WHEN does a civil war reach a point where the international community has to take military action to save the lives of civilians and stop a growing humanitarian crisis?
In Libya the West intervened when it became clear that rebel forces were about to be defeated, a controversial move which removed a dictator but answered no questions about why and when foreign forces should take sides in a civil war.
There is no clarity yet on who was responsible for the atrocity in Syria this week. But the death toll continues to rise, with more than 1 000 men, women and children slain in what appears to be a chemical weapons attack in a rebel-held area. Reports backed by photographs and videos show evidence that a number of rockets carrying chemical warheads hit several towns, in the world’s worst chemical attack since the 1980s.
The Syrian government denies responsibility and allegations that it has engaged in chemical warfare against its own people.
Accusations of the use of weapons of mass destruction have previously been levelled against both sides in the conflict and a UN team is already in the country to investigate other claims of the use of such weapons, although not on the scale of this atrocity.
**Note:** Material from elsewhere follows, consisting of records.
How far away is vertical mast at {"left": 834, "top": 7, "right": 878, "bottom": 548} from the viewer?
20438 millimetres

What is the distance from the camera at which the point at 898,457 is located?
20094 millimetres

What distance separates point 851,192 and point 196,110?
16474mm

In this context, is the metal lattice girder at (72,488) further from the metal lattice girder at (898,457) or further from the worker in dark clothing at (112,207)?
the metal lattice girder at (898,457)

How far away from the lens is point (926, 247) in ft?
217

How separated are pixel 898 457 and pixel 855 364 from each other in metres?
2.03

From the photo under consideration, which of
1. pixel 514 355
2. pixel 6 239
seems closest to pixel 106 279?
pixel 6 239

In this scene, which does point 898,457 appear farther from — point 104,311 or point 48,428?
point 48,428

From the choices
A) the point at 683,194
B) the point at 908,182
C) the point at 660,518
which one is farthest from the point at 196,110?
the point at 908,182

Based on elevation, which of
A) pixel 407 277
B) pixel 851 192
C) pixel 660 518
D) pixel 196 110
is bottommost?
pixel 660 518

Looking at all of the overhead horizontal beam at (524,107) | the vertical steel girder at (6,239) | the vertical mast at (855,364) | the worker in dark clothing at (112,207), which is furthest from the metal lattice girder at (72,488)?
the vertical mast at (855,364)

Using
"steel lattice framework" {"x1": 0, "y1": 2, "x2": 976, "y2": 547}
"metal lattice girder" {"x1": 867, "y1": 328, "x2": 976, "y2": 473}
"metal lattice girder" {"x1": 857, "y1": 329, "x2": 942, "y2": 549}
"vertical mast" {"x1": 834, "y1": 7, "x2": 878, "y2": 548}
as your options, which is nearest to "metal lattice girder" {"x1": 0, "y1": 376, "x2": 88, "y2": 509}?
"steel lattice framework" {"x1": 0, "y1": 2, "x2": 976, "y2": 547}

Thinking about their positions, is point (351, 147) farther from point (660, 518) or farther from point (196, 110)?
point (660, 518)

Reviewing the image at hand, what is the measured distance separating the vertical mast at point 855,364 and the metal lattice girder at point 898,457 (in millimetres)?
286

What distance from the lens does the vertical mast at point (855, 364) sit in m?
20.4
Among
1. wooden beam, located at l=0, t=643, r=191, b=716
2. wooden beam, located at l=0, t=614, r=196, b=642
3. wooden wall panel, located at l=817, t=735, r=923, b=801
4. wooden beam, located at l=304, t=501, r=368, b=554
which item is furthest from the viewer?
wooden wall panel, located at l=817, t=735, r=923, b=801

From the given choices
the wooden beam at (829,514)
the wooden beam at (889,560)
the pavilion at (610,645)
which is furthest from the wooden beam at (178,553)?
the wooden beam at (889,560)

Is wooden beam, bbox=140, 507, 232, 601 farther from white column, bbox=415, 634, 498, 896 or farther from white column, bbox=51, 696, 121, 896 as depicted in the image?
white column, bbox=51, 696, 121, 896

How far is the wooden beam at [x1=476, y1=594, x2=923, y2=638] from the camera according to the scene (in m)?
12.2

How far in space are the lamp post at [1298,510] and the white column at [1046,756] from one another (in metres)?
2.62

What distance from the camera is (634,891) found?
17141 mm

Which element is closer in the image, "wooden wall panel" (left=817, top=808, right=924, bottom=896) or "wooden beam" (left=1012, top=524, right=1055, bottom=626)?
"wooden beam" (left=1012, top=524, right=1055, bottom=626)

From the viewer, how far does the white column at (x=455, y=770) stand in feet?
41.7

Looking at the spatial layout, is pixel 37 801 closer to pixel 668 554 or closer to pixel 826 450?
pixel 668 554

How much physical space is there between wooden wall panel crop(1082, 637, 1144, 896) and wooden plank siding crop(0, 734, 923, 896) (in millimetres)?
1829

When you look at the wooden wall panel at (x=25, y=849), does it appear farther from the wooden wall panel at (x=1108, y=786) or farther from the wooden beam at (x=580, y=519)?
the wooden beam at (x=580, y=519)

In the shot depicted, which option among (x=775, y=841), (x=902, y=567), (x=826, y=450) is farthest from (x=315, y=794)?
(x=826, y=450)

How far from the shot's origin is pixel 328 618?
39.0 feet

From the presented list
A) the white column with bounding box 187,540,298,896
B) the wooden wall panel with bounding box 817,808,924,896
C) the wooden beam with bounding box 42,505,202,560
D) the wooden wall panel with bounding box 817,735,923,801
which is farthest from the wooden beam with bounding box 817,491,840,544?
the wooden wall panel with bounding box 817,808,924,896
US President Barack Obama said earlier in the two-and-a-half year conflict that the use of chemical weapons was a “red line” which could not be crossed without consequences. He may well have come to regret that as an empty threat as reports of small-scale attacks have gone unpunished.
But now action is unavoidable should the present accusations prove to be true.
The UN should investigate the atrocity without delay, and the truth behind this grotesque act must be proven.
Then it will be up to the world body to decide how to pressure the culprits, whoever they are, into surrender and bring them before the International Criminal Court.